Work item: Copy every one of the entries below character for character, leaving the pictures out of your answer.

Working data:
[Start of Attachment]

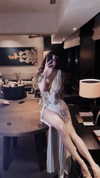 xixigina Altpins Profile Picture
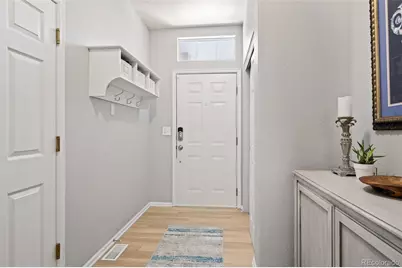 1355 S Ulster Street, Denver, CO 80231 - Photo 11
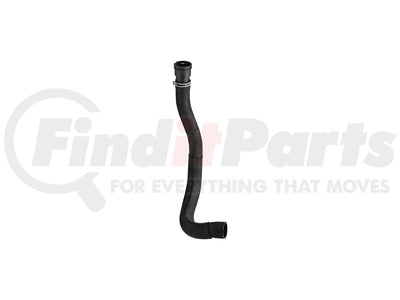 DAYCO HYDRAULIC auto part
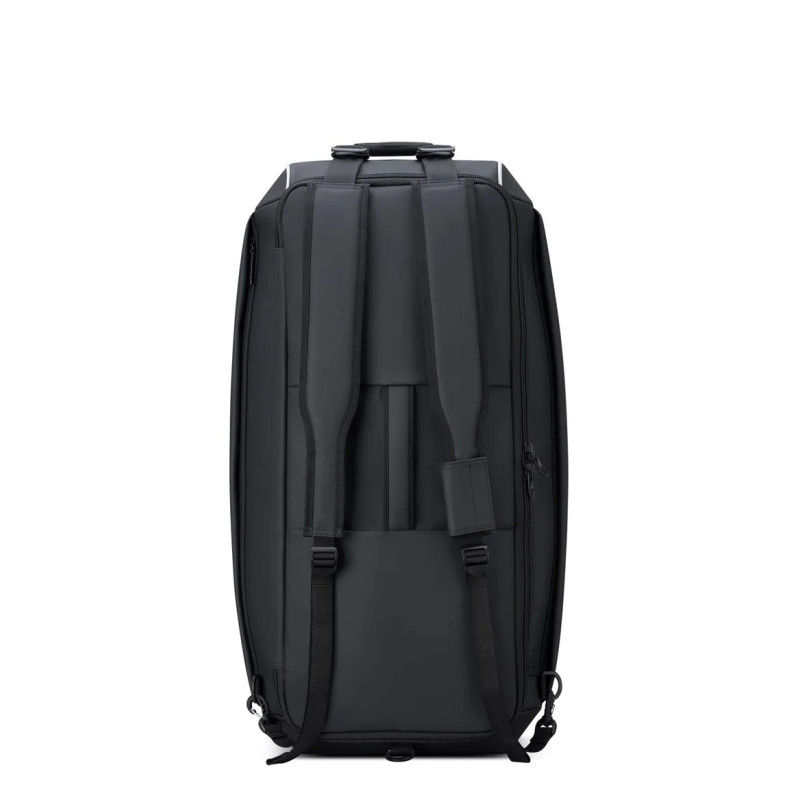 DELSEY reisikott Aventure 76cm 2559430 (5)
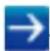 BROTHER MFC-L9570CDWTSP - Een CA-certificaat importeren - 2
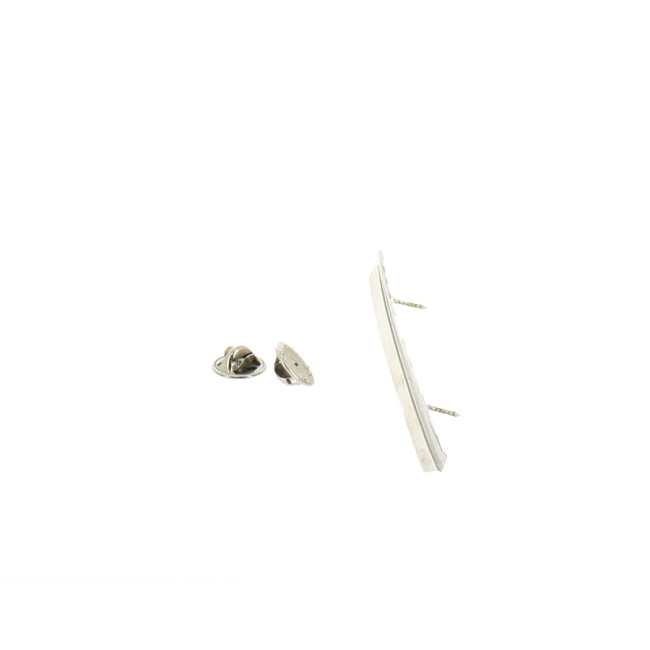 Wsparcie dla listewki Dixmude 3 miejsca - DMB Products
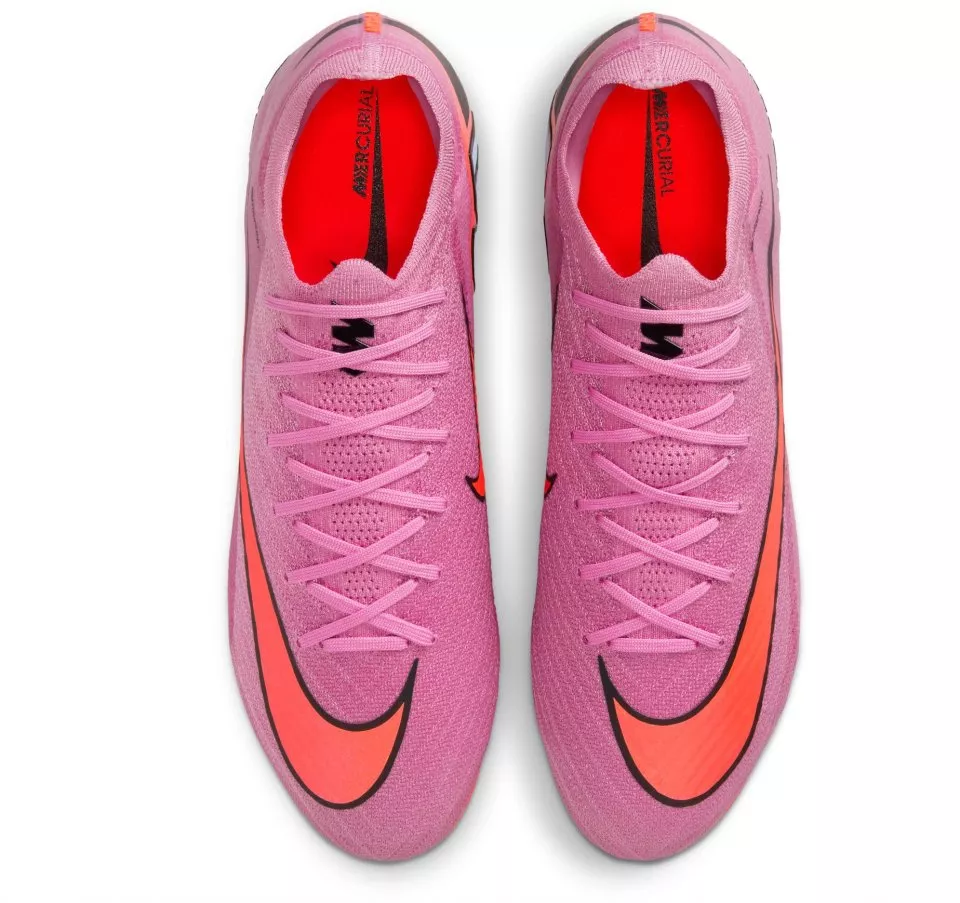 その他 NIKE Pro elite 2020 rosa NIKE pro elite rosa singlet プロエリートシングレット - メルカリ
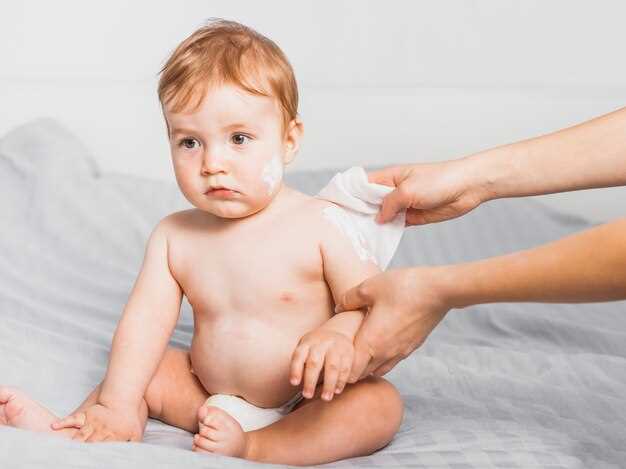 Side effects azithromycin infants
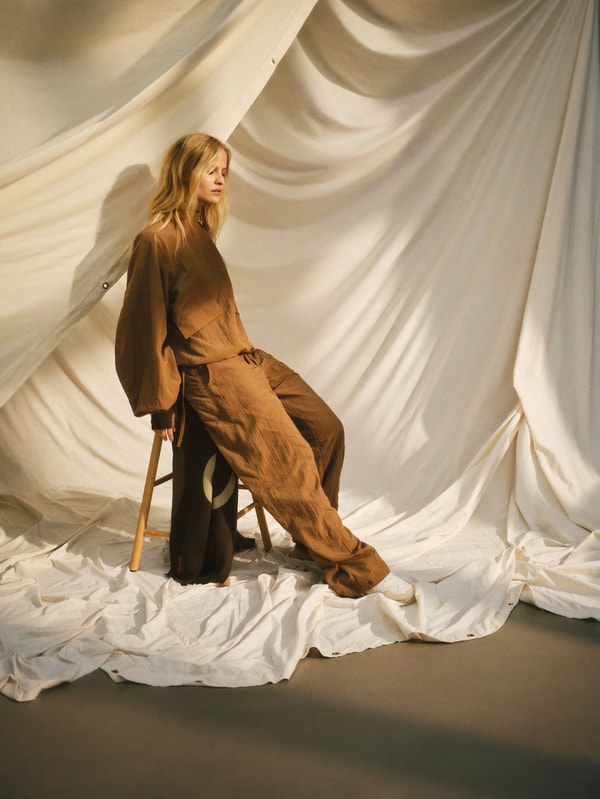 Overview of ENNUE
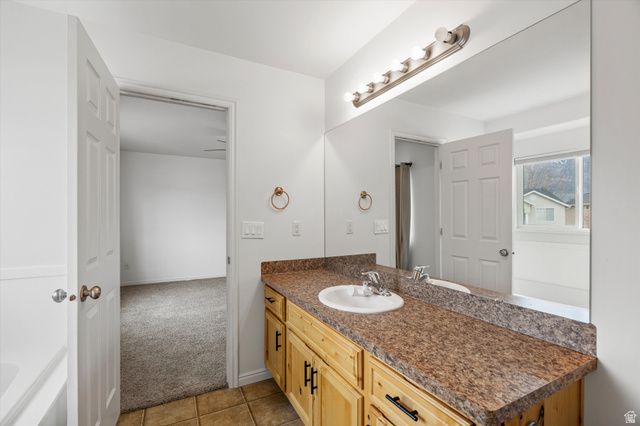 804 WILLOWBROOK LN, Pleasant View, UT 84404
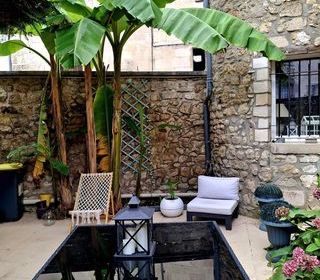  Maison � vendre 5 pi�ces 130 m�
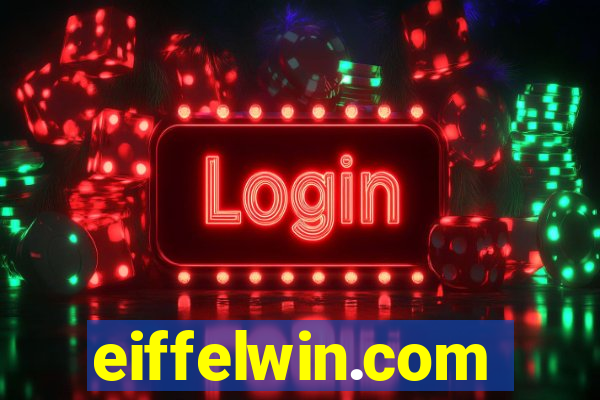 eiffelwin.com
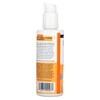 Dickinson Brands Original Witch Hazel, 4-In-1 Brightening Toner + Serum with Grapefruit, Alcohol Free, 4 fl oz (118 ml) - 3 of 4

[End of Attachment]

Response to the task:
 xixigina Altpins Profile Picture
 1355 S Ulster Street, Denver, CO 80231 - Photo 11
 DAYCO HYDRAULIC auto part
 DELSEY reisikott Aventure 76cm 2559430 (5)
 BROTHER MFC-L9570CDWTSP - Een CA-certificaat importeren - 2
 Wsparcie dla listewki Dixmude 3 miejsca - DMB Products
 その他 NIKE Pro elite 2020 rosa NIKE pro elite rosa singlet プロエリートシングレット - メルカリ
 Side effects azithromycin infants
 Overview of ENNUE
 804 WILLOWBROOK LN, Pleasant View, UT 84404
  Maison � vendre 5 pi�ces 130 m�
 eiffelwin.com
 Dickinson Brands Original Witch Hazel, 4-In-1 Brightening Toner + Serum with Grapefruit, Alcohol Free, 4 fl oz (118 ml) - 3 of 4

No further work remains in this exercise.